**Exercise aim**
Convert everything in the listing below, from its beginning down to the line containing "Answer: 3916 centimetres", into a two-column CSV with the headers text and answer. Each row should pair a passage with the answer that follows it, with both fields quoted and any line breaks replaced by spaces.

**Information given**
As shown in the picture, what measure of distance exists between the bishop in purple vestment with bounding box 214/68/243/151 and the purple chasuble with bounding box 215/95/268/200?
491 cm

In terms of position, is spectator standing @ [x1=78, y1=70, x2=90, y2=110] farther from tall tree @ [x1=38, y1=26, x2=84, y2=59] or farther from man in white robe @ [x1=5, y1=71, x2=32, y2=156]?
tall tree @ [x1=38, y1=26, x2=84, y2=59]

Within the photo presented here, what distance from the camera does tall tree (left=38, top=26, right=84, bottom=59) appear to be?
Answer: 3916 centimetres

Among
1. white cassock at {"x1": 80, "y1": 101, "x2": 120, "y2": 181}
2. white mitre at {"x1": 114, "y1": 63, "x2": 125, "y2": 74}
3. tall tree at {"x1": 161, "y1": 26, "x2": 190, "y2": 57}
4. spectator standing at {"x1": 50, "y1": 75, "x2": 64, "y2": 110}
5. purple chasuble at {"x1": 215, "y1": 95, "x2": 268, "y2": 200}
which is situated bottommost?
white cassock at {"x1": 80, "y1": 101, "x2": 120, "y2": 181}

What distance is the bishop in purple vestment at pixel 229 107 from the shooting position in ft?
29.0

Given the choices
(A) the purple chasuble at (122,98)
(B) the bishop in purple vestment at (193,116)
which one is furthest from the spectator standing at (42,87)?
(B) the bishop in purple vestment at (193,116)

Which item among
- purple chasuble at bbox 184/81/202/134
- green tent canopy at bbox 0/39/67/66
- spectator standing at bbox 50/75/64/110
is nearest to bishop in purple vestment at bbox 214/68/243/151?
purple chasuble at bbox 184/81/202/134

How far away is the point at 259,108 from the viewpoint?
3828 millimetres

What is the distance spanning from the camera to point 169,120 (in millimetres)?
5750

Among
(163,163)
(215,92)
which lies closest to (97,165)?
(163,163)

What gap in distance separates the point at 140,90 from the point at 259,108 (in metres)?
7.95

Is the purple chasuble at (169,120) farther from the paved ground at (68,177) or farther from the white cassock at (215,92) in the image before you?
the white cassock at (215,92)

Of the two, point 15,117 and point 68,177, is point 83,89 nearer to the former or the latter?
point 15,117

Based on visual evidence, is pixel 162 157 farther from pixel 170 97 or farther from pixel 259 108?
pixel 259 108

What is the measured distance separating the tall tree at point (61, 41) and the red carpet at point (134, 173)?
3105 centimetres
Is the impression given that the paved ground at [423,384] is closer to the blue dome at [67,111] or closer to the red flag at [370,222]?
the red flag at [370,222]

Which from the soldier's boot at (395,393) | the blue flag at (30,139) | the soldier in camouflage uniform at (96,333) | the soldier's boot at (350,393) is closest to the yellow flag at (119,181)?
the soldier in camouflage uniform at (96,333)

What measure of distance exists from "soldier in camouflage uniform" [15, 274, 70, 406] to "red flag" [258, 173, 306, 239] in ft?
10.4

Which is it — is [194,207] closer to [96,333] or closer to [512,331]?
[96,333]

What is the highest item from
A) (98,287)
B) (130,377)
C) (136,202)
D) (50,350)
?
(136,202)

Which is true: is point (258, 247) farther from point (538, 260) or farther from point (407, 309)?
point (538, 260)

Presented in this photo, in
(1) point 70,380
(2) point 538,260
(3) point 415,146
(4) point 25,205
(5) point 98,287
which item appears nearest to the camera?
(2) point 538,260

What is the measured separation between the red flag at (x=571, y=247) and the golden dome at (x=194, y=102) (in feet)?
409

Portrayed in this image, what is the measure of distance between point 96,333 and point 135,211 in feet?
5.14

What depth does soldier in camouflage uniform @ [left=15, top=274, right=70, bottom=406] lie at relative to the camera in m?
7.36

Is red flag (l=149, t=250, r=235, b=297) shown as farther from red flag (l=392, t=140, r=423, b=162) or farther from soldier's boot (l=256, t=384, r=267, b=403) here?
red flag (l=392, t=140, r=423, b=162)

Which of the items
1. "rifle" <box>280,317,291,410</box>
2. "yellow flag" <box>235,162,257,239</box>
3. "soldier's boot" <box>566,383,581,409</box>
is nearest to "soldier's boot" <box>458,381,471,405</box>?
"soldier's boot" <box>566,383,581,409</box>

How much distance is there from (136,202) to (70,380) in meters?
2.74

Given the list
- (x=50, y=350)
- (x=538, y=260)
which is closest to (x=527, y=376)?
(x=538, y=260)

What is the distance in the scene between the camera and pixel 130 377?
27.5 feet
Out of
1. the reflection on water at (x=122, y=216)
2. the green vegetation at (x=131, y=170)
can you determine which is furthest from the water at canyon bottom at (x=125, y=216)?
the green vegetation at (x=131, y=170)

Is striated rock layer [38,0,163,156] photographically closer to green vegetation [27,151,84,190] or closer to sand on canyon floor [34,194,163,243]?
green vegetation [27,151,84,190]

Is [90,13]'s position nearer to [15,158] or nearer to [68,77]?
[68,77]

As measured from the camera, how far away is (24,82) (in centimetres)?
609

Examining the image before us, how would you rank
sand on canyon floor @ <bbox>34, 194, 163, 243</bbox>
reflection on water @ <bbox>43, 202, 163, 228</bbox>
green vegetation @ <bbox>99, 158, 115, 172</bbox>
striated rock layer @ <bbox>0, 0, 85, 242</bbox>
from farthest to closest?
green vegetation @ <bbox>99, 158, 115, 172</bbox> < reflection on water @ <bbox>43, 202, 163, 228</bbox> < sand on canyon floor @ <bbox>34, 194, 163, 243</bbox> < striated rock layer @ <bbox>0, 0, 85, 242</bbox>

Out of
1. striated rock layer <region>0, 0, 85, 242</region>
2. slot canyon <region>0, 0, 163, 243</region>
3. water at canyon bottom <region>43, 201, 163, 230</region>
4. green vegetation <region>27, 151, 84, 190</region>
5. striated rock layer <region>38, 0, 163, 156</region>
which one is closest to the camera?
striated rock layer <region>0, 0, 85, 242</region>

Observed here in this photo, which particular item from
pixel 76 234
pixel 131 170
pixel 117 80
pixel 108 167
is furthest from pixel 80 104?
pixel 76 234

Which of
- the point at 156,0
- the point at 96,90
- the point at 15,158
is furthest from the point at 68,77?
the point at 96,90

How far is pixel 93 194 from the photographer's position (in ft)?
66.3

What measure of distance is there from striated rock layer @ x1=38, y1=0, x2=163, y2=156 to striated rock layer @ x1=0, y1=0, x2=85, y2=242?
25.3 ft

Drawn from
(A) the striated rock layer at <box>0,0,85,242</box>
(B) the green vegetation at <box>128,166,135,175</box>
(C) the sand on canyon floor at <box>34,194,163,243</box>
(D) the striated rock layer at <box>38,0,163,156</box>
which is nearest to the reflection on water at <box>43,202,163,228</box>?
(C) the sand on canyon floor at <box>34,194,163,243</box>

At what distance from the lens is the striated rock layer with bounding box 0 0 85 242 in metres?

**The output**
text,answer
"As shown in the picture, what measure of distance exists between the bishop in purple vestment with bounding box 214/68/243/151 and the purple chasuble with bounding box 215/95/268/200?","491 cm"
"In terms of position, is spectator standing @ [x1=78, y1=70, x2=90, y2=110] farther from tall tree @ [x1=38, y1=26, x2=84, y2=59] or farther from man in white robe @ [x1=5, y1=71, x2=32, y2=156]?","tall tree @ [x1=38, y1=26, x2=84, y2=59]"
"Within the photo presented here, what distance from the camera does tall tree (left=38, top=26, right=84, bottom=59) appear to be?","Answer: 3916 centimetres"